== TEXT TO READ ==
I don't really have anything to add. As I said before, we recognise
that in some cases, particularly, we will need to increase support
payments or provide some level of support to the farmers producing
particular environmental outcomes. Other farmers may not need
the same level of support that some other sectors might do, or
some farms in some areas might do. To avoid being back here in
seven years' time, I still say that we need to have a clear path
to a different way of rewarding farmers to make sure that we get
the environmental outcomes that we need.
Q8 Neil Parish:
Do you consider food production to be a "public good"?
How do you want to balance environment and food security; do
you think they compete with one another?
Gareth Morgan:
Sadly we didn't bring our economist, who I am sure would have
enjoyed a debate with you on that. The way I look at this is
that food security is a legitimate public policy objective. It
would be crazy if the CAP didn't secure food security for its
citizens. The real issue is how it sets about doing that. The
evidence seems quite clear that giving farmers a decoupled payment
is not a particularly efficient way of achieving food security.
Clearly we need to proof the CAP against its impact on food security,
otherwise we would be running a huge risk. The more interesting
question there is how we support farmers in a way that ensures
food security whilst freeing up as much money as possible so that
they can be rewarded for the environmental services they can provide.
I didn't quite answer your question straight there, but that
is how I see it.
Ian Woodhurst:
It is always very difficult to know what people mean by food security.
Are we talking self-sufficiency?
Q9 Neil Parish:
A security of food supply then, if you like.
Ian Woodhurst:
Are we talking about resilience then or the capacity to withstand
food shocks or are we looking at capability to produce? I think
we have to be clear as to what we mean by food security. We can't
produce food unless we have some form of environmental security.
We need to make sure that the soil resources are there and haven't
been degraded; we have water supply issues to think about, water
quality and so on. I always wonder, in terms of England's role
in meeting the food security challenge, if we are looking at such
a massive increase in production the Commission's Impact
Assessment talks about a 70% increase to meet the 9.2 billion
population increasegiven the size of the United Kingdom
and the land use pressures on it that are so immense from all
different areas whether developmental, military training grounds,
food production and the need to have a sustainable environment,
how big a role can we expect to play in meeting that increase?

== TO DO ==
a) In the food security testimony, who does Gareth Morgan say his side did not bring?
b) Copy from the records, word for word, the lines starting at the line containing "In this photo, would" and ending with the line containing "3.18 metres", including both of those lines.

== DATA PROVIDED ==
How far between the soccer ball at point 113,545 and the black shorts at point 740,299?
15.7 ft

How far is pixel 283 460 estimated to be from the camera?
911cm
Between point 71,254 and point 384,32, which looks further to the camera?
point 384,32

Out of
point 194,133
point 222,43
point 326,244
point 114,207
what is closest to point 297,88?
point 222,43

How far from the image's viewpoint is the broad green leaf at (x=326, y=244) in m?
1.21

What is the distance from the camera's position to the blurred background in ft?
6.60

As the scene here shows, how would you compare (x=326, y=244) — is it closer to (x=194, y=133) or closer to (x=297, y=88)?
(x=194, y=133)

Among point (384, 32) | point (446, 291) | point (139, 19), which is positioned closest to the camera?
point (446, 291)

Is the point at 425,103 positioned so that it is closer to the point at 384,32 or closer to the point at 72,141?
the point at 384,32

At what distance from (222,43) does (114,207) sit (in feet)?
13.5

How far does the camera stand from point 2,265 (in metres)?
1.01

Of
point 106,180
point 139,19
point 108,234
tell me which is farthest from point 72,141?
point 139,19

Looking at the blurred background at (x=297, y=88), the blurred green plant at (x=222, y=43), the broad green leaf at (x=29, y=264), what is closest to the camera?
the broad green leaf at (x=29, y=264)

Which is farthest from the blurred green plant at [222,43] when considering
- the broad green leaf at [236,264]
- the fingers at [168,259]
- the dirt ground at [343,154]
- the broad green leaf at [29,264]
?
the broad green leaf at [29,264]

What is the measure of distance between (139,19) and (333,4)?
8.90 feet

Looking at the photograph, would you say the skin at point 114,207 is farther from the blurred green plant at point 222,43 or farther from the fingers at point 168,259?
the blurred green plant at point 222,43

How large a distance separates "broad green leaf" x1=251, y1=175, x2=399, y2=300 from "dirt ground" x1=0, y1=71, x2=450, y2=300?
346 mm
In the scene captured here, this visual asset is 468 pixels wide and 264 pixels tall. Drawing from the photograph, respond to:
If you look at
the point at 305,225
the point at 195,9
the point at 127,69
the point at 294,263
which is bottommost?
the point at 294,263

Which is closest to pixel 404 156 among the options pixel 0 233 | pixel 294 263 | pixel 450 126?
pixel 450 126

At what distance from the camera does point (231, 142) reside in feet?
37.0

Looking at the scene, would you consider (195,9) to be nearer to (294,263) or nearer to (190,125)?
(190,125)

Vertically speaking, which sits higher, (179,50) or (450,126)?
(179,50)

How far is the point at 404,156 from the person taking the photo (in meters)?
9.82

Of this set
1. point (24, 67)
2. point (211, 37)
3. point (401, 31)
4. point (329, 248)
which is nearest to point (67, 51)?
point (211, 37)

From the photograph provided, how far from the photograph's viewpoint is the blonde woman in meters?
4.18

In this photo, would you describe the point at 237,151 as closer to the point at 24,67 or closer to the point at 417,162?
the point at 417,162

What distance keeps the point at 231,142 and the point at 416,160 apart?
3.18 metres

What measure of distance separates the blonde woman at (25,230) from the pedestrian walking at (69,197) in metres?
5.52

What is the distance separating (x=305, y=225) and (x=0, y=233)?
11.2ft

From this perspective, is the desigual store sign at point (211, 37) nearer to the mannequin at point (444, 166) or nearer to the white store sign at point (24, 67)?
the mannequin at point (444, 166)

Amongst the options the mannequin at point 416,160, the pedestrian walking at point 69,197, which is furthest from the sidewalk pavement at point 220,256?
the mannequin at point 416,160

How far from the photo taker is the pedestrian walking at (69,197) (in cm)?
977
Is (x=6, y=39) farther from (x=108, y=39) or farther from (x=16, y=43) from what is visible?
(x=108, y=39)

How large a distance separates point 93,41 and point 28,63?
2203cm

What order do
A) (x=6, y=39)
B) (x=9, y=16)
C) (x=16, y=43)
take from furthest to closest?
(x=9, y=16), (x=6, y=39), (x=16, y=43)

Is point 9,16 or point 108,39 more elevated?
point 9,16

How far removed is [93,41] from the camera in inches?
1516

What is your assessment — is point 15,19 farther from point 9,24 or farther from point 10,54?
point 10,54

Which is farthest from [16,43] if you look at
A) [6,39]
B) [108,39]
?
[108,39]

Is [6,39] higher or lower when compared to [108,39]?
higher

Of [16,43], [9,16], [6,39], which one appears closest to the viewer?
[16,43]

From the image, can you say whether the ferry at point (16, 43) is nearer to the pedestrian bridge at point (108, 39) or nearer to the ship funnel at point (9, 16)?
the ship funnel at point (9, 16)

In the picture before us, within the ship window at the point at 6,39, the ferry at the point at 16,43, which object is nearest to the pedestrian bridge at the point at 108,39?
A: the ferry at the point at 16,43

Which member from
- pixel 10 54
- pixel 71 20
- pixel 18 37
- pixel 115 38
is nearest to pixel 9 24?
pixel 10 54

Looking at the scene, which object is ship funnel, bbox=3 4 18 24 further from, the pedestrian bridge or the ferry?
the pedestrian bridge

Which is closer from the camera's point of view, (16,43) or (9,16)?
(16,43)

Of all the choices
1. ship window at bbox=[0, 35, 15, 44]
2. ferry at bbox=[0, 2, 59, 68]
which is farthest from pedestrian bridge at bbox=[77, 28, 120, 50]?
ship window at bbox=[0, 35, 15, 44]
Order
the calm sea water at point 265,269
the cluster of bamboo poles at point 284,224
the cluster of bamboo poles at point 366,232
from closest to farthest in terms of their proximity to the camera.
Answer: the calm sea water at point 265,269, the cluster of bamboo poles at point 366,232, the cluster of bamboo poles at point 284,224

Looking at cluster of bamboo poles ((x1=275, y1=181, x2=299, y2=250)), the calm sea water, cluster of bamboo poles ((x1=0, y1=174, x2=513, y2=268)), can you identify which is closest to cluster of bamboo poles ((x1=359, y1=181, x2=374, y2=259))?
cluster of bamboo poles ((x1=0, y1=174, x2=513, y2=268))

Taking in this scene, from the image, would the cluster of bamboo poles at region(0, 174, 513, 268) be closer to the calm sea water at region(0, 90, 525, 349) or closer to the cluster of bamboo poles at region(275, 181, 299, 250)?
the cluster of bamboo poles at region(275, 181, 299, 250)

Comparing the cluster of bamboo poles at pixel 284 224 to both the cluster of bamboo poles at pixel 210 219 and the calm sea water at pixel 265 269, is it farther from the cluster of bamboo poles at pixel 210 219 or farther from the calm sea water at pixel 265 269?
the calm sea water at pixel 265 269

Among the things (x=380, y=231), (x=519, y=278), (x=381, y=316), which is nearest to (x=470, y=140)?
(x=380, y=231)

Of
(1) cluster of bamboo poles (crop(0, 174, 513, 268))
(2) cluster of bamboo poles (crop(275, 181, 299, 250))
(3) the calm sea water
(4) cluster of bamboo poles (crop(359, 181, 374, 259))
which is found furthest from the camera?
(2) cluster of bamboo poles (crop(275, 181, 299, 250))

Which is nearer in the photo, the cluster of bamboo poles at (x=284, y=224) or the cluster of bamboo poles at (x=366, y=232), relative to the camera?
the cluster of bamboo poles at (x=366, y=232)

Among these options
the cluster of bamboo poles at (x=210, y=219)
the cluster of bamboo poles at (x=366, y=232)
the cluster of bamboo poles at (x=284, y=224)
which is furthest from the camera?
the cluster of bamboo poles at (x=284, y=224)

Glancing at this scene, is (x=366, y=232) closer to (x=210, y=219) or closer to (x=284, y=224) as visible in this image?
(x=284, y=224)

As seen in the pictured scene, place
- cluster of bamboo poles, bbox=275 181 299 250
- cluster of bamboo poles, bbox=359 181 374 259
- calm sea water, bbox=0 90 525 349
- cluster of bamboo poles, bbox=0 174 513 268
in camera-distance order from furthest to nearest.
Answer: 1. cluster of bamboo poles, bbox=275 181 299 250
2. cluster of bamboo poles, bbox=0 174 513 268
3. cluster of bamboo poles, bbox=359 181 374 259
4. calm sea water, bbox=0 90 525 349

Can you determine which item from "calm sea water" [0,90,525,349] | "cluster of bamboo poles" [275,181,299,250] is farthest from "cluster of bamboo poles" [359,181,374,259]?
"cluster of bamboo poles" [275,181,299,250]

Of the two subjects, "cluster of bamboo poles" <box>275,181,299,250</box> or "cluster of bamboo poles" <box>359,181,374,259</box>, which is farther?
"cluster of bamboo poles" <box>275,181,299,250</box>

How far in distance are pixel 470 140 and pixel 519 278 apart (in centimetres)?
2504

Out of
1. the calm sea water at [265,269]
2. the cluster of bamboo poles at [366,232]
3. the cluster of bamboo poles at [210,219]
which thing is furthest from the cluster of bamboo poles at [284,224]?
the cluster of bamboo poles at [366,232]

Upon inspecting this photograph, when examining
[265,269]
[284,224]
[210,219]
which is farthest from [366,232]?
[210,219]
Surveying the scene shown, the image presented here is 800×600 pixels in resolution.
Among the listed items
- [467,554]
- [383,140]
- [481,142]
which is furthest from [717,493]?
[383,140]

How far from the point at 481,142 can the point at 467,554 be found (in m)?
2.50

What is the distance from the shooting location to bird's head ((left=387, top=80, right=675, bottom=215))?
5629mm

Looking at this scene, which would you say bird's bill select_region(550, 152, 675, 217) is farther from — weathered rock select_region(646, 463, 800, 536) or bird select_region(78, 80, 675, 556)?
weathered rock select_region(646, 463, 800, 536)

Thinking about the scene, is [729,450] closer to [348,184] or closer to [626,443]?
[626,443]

== ANSWERS BY TASK ==
a) Their economist.

b)
In this photo, would you describe the point at 237,151 as closer to the point at 24,67 or closer to the point at 417,162?
the point at 417,162

What distance keeps the point at 231,142 and the point at 416,160 apart?
3.18 metres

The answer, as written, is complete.